There are more wires behind the drywall elsewhere. What a firetrap!


















Look at this bizarre bit of piping. The tub drain/vent thing is so strange that I can't imagine what he was thinking when he did it. :laughing: Oh ya, that's a union trap concealed in a ceiling. 


















The abandoned 3/4" M copper is old hot water heating. They ripped out the boiler, abandoned the old heating and installed electric baseboards. I can't for the life of me imagine why.


----------



## Master Mark (Aug 14, 2009)

*that is pretty bad*

 that is pretty bad, did you cut it all out??


----------



## futz (Sep 17, 2009)

Master Mark said:


> that is pretty bad, did you cut it all out??


It's all in the dumpster now. :laughing: The bathrooms are being moved around some to accommodate fixture changes and a new walk-in closet in the middle of things, but it's going to be pretty simple to replumb properly.
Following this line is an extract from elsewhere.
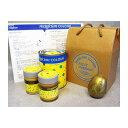 ショッピングMAGICIAN PAINTmagician マジシャンカラーベーシック 水性特殊塗料 ゴールド 700mlセット (255000003)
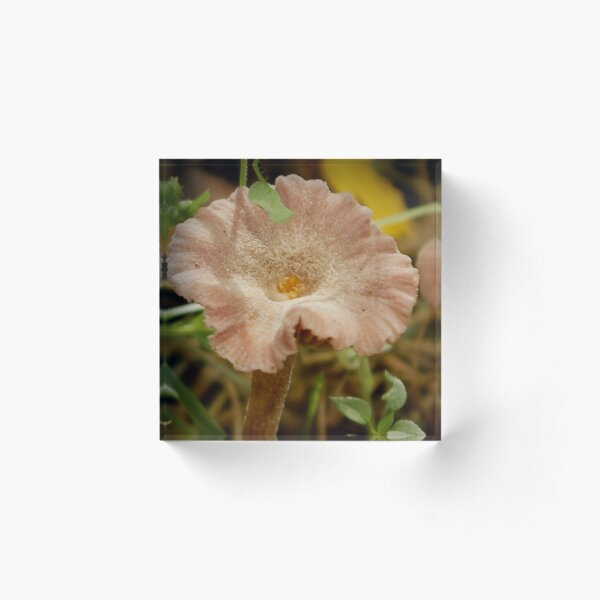Mushroom disguised as soft-pink flower Acrylic Block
There's more funny stuff coming when I take pics of the waterpipes and the water heater. I'll shoot those probably Tuesday.


----------



## Master Mark (Aug 14, 2009)

*it worked great for years*



futz said:


> It's all in the dumpster now. :laughing: The bathrooms are being moved around some to accommodate fixture changes and a new walk-in closet in the middle of things, but it's going to be pretty simple to replumb properly.
> 
> There's more funny stuff coming when I take pics of the waterpipes and the water heater. I'll shoot those probably Tuesday.


 
the thing that really bothers me is it all probably worked great for years;;; :laughing::laughing:

ABS can take some punishment


----------



## user2090 (Sep 26, 2009)

Its as if DIY don't understand that things can be cut out and redone. No need to continue and make a big sweeping turn. I think it feels good to tear out that kinda junk and rework.


----------



## Tommy plumber (Feb 19, 2010)

Futz, looks like a nice job you got there. Go get 'em and make yourself a few dollars. I salivate when little re-models come my way like that. :thumbsup:


----------



## AKdaplumba (Jan 12, 2010)

you explained it it made no sense, then I see it and it still makes no sense:laughing:


----------



## futz (Sep 17, 2009)

AKdaplumba said:


> you explained it it made no sense, then I see it and it still makes no sense:laughing:


That's understandable. It was a bit tough to figure out what was going on even when I was right there, looking at all different angles with a flashlight. The main problem is that no plumber would ever pipe it that way, so you have to devolve your thinking to the blurry level of your typical DIYer's thoughts. They just don't know any better. :laughing:


----------



## AKdaplumba (Jan 12, 2010)

we want to see some after pics when your done!


----------



## WestCoastPlumber (Jun 17, 2008)

Master Mark said:


> the thing that really bothers me is it all probably worked great for years;;; :laughing::laughing:
> 
> ABS can take some punishment


 
Thats the problem, plumbing works wrong for so long


----------



## Redwood (Sep 8, 2008)

futz said:


> That's understandable. It was a bit tough to figure out what was going on even when I was right there, looking at all different angles with a flashlight. The main problem is that no plumber would ever pipe it that way, so you have to devolve your thinking to the blurry level of your typical DIYer's thoughts. They just don't know any better. :laughing:


I hate those jobs where you just have to cut everything out just so you can clear your thinking and figure out what you are going to do...:laughing:


----------



## VIPlumber (Mar 14, 2010)

*DIY job*

What an unholy mess!


----------



## 130 PLUMBER (Oct 22, 2009)

look like a hot mess there!!!!


----------



## futz (Sep 17, 2009)

AKdaplumba said:


> we want to see some after pics when your done!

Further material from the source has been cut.